THINGS TO KNOW ABOUT REGRESSION

advertisement
THINGS TO KNOW ABOUT REGRESSION
In a bivariate regression, the regression coefficient (b) measures the change in the predicted Y for
a one unit increase in X. In multiple regression, bi (the subscript, i, refers to the i-th independent
variable), measures the change in the predicted Y for a one unit increase in Xi holding all other
independent variables constant. In writing the results of a regression analysis, one could say
(a) the net effect of Xi on Y is bi;
(b) when the other independent variables are held constant, Y changes bi for each unit change
in Xi;
(c) the effect of Xi on Y is bi;
The intercept has a substantive interpretation only when the value of zero is included in the range
of the Xi values. That is, don’t tell a football team that they can win ‘bo’ games if they don’t pass,
don’t rush, and the opponent’s don’t rush!!!

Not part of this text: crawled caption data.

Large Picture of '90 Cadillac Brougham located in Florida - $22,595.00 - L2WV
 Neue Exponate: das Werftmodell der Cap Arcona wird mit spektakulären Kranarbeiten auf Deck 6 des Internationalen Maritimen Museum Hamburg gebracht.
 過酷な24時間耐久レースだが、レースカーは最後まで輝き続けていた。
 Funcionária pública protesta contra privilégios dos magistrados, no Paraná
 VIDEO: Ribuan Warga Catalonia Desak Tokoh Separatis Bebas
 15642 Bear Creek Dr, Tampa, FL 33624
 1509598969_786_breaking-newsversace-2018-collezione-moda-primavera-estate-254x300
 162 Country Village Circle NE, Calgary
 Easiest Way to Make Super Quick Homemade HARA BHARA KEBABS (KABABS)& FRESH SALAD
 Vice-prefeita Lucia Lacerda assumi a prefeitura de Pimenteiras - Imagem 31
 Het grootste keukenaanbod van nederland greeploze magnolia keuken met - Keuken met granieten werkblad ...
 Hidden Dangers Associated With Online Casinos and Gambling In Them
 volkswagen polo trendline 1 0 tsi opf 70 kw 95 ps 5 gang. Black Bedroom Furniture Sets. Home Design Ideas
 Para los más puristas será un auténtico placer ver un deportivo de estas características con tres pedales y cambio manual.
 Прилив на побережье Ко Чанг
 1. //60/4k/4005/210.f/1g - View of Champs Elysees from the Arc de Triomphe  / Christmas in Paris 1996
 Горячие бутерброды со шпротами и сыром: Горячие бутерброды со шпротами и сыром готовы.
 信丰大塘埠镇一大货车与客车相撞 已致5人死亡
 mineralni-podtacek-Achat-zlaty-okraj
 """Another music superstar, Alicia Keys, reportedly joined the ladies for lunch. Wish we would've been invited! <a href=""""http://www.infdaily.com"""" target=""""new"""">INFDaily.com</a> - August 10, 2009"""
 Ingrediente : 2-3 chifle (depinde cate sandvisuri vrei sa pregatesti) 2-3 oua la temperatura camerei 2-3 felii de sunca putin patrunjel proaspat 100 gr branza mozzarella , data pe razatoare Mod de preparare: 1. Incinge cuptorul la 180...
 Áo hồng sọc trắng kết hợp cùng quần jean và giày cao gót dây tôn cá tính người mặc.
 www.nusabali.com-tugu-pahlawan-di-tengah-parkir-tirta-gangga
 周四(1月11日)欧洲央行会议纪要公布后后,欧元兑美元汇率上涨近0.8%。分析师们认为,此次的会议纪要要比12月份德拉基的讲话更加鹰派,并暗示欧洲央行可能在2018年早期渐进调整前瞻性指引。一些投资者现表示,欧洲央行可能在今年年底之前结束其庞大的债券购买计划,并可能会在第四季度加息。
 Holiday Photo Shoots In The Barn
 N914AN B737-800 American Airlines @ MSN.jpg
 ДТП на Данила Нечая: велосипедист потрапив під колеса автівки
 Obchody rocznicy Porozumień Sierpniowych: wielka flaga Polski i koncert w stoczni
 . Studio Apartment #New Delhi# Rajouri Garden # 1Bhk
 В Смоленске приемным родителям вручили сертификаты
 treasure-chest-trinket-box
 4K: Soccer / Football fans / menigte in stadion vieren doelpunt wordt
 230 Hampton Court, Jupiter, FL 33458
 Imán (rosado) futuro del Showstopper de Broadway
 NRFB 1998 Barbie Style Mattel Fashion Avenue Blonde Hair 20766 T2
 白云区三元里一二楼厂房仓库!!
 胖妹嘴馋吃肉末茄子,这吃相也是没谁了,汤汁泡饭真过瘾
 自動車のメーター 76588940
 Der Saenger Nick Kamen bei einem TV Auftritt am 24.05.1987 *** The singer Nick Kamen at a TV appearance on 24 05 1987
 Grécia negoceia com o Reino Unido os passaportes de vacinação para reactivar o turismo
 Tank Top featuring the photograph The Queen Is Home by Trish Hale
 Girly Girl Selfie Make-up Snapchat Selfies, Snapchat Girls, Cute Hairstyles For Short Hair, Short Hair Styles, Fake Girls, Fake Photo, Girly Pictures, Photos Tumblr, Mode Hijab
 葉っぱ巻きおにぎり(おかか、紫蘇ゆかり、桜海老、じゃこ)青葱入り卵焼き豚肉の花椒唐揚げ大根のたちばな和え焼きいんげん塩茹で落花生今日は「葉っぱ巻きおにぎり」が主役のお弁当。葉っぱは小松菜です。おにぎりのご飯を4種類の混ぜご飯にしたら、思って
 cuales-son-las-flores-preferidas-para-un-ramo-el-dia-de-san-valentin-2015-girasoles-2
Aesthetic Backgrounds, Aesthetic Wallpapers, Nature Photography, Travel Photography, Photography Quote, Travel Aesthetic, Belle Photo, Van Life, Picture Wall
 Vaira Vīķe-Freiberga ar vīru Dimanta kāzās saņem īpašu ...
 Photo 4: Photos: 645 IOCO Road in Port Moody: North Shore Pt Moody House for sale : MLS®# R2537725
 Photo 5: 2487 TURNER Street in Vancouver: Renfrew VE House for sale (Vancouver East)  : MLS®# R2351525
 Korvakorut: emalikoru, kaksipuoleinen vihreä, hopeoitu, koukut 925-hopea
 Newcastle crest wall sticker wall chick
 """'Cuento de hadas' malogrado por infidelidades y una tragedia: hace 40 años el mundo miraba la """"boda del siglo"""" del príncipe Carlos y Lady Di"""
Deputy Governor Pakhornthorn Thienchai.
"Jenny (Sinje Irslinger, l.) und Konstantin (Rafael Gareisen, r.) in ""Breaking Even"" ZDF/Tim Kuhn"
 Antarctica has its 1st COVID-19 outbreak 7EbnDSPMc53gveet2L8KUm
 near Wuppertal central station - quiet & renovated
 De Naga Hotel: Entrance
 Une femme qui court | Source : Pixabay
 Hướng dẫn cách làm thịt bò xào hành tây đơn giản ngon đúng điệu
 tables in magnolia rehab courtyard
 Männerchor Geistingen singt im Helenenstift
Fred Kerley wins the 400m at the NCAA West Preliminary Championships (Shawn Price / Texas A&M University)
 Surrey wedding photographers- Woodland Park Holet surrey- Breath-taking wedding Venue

The total sum of squares may be decomposed into two components -- a portion explained by the
independent variables and a portion unexplained. That is:
SStotal = SSreg + SSres
The ratio, SSreg/SStotal, is the proportion of the total variation in Y that is explained by the set of
independent variables. This value is called the coefficient of determination, commonly
symbolized as R2 and referred to as the R-square.
The values of the regression coefficients, bi, are estimated in such a way as to minimize the errors
of prediction, which is why the set of procedures we are studying is called ordinary least squares
(OLS) regression. Minimizing error variance is the same as maximizing explained variance,
which is the same as maximizing R2 or the proportion of variance explained in the dependent
variable.
The test for the significance of the regression is an F-test. This test can be thought of as testing
either of two null hypotheses. The first is that each of the regression coefficients is zero in the
population against the alternative that at least one coefficient is non-zero. If the null hypothesis is
rejected, we then look at the t-tests on the individual coefficients to determine which are not zero.
The second way to conceptualize this F-test is that it tests whether a significant proportion of
variance in the dependent variable is explained by the linear combination of the independent
variables. If the overall F is significant, we then look at the tests on the individual coefficients to
determine which contribute to the explanation of variance.
This F is computed by first computing the mean squares:
MSreg = SSreg/dfreg, dfreg = k (number of independent variables)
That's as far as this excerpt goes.